Saturday, June 30, 2012

Killer of Chickens


I woke up this morning knowing that it wouldn't turn out to be like any other day at work. I had been anticipating the range of emotions I would feel as I prepared to process the first batch of broilers on the farm. I wasn't quite sure whether I would be nervous, nauseated, focused or seemingly desensitized to the thought of ending an animal's life.

The anticipation began the previous morning when I fed the nine-week-old chickens a final time. With just enough grain to last until the late afternoon, their intestines would empty out and minimize contamination before the butchering would take place. I couldn't help but wonder if they knew that it would be the last meal they would ever have.

Hours later, when the moment finally arrived, I was focused and fully alert, hoping to avoid a mistake that would prolong the chicken's suffering. Tucked inside a stainless-steel cone, I gripped the broiler's head with my left hand, plucking away the feathers on the side of its neck. Picking up a knife from the ground, I prepared to make a swift cut with the end of the sharpened blade. But my grip on the knife's handle was looser than it should have been. It was the kind of mistake I was trying to avoid. I slit both sides of its neck, attempting to keep its windpipe intact. My cuts weren't deep enough. I slid the blade through each side once more and blood began flowing down my arm. The warmth surprised me. I released my grip and the chicken was instantly dead. A few seconds later, its body began to violently convulse, spraying blood across my face, dripping down from my lip. Manure particles shot up from inside the cone.

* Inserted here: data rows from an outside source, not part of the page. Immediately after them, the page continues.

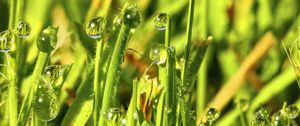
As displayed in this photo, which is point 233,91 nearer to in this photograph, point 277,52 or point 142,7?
point 277,52

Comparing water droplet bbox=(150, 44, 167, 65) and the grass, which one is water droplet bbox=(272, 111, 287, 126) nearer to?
the grass

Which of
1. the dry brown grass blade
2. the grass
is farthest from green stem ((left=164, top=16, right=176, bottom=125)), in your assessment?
the dry brown grass blade

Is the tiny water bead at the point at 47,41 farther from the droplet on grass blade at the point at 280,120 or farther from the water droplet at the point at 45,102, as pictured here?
the droplet on grass blade at the point at 280,120

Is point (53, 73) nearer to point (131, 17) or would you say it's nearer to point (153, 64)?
point (131, 17)

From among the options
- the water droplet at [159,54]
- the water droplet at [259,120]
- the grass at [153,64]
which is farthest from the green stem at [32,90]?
the water droplet at [259,120]

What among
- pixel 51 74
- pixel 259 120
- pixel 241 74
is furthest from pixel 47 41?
pixel 241 74

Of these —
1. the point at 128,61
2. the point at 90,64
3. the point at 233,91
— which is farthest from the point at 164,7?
the point at 90,64
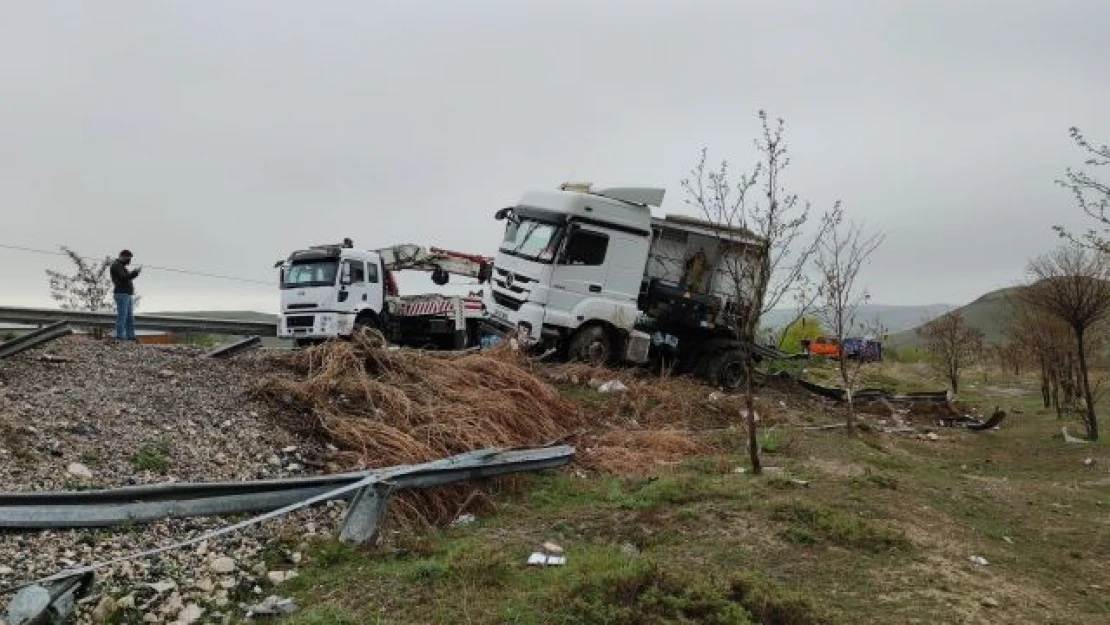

The lifeless chicken made its way to the scalder, a boiling cauldron of water precisely heated to 145 degrees, and on to the plucker before it landed on a stainless steel table for evisceration. After watching a few demonstrations, I continued the process of cutting off the chicken's head and oil glands, and separating the neck and feet for later use. It brought memories of my mom in the kitchen, who taught me to cut up a whole chicken to use in a number of Filipino dishes.

Turning the chicken on its back, I proceeded to make a midline cut into the abdomen, inserting my hand into the opening and detaching membranes attached to the bundle of organs. Scooped into my fist, I gently pulled them out, attached in one piece. I separated the giblets, heart and liver, and discarded the rest. I scraped away the lungs and other remnants,  rinsed the chicken and let the body cool off in a tub of iced water. It was finally ready to be packaged and sold within a few hours for $4.25 per pound.

The entrails and blood, attracting flies outside the processing shed, were gathered into buckets to be fed to the pigs. Reflecting back on the moment of ending the chicken's life, I was reminded of Michael Pollan in The Omnivore's Dilemma, where he too had a similar experience at Polyface Farm in Virginia. With a knife in hand, however, Pollan couldn't bring himself to make eye contact with the chicken he was about to kill. He wrote:
“It seemed to me not too much to ask of a meat eater… that at least once in his life he take some direct responsibility for the killing on which his meat-eating depends.”
I believe that the majority of Americans don't know, or rather, don't care about where their meat comes from. Meat has been a crucial portion of the Western diet, but I feel that it can't be fully appreciated and prized as it ought to be. To have raised a chicken from its infancy to its juvenile stage, and to have killed it to serve on the dinner table -- its life means so much more. I plan to savor and appreciate the flavor imparted with each bite, and I'll know that it would turn out to be the most delicious chicken I ever tasted.